Jusqu’à la réforme agraire lancée par l’occupant américain, après 1945, le Japon était historiquement marqué par une perméabilité urbano-rurale forte et cela grâce à l’absence de villes fortifiées (à la différence de la Chine et de l’Europe). Cette symbiose fondait la civilisation japonaise.
Le Japon d’aujourd’hui, est confronté lui aussi, à des précarités «
sociétales » comme le vieillissement et la récession. Situation
d’impasse et sentiment d’incertitude sont ressentis à travers le
pays. Le boom du « retour à la terre après la retraite " (teinen kinô)
indique qu’un bon nombre de nouveaux retraités de la génération
baby-boom sont désireux de passer leur retraite en cultivant la terre et
ainsi de retrouver leur Ikigai ( sens de la vie).

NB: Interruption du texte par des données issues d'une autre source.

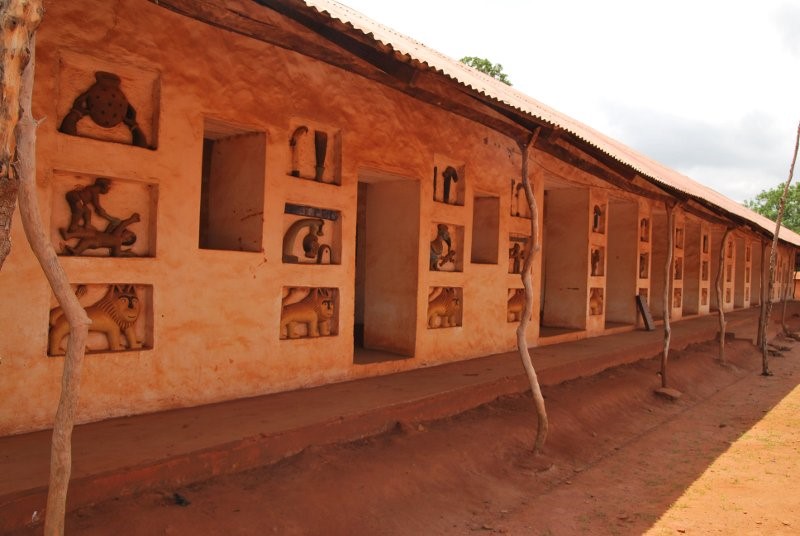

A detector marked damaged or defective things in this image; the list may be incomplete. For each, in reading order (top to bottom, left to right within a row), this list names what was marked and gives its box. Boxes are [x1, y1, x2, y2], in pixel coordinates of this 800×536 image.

rusty roof edge [300, 0, 800, 247]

Désignant des valeurs subjectivement accordées à la vie d’une personne,
Ikigai peut être envisagé dans les trois dimensions suivantes : personnel
(soi), interpersonnel (entre-soi) et sociétal (citoyen). En général, la
politique d’Ikigai se mène en termes de vieillissement actif ou de
prévention de la dépendance et intègre les trois champs d’application
suivants au niveau local : culturel (éducation permanente), social
(volontariat, associations) et économique (petits emplois). Ainsi, le
jardinage à but d’Ikigai constitue souvent un atout. Et au-delà de
cette politique, si le vieillissement concerne de plus en plus l’ensemble
de la population, le jardinage à but d’Ikigai ne contribue-t-il pas à
améliorer la durabilité de notre société ?
Ainsi, Toyota, ville de taille moyenne (400 000 hab.), a lancé en avril 2004 le projet d’une nouvelle formation agricole destinée au public (agricole ou non) désireux de cultiver la terre à petite échelle. L’idée principale est à la fois de lutter contre la friche agricole et de promouvoir Ikigai dans la population vieillissante, constituée le plus souvent d’anciens ouvriers de l’industrie automobile locale. Ce projet dit « Nô-Life " (vie agri-rurale) est appelé à renouer avec de nouveaux types de préoccupations « citoyennes » inscrites dans un registre socioculturel ou écologique.
En Europe
En Europe, les « jardins solidaires » se veulent la traduction d’une
volonté par les citoyens d’inventer et de découvrir de nouvelles
relations à la terre, à l’espace, à la qualité de vie, à la santé, à l’autre,… en un mot d’un nouveau « partage solidaire de
la ville » en vue d’une durabilité qui est sociale, environnementale,
culturelle,… Et ce partage de la ville a une dimension proprement
politique.
Si l’on peut saluer l’action de quelques communes, voire de diverses
administrations, il faut cependant regretter que l’approche «
agriculture urbaine » soit émiettée au sens politique du mot alors
qu’il s’agit sans aucun doute d’une nouvelle synthèse à élaborer.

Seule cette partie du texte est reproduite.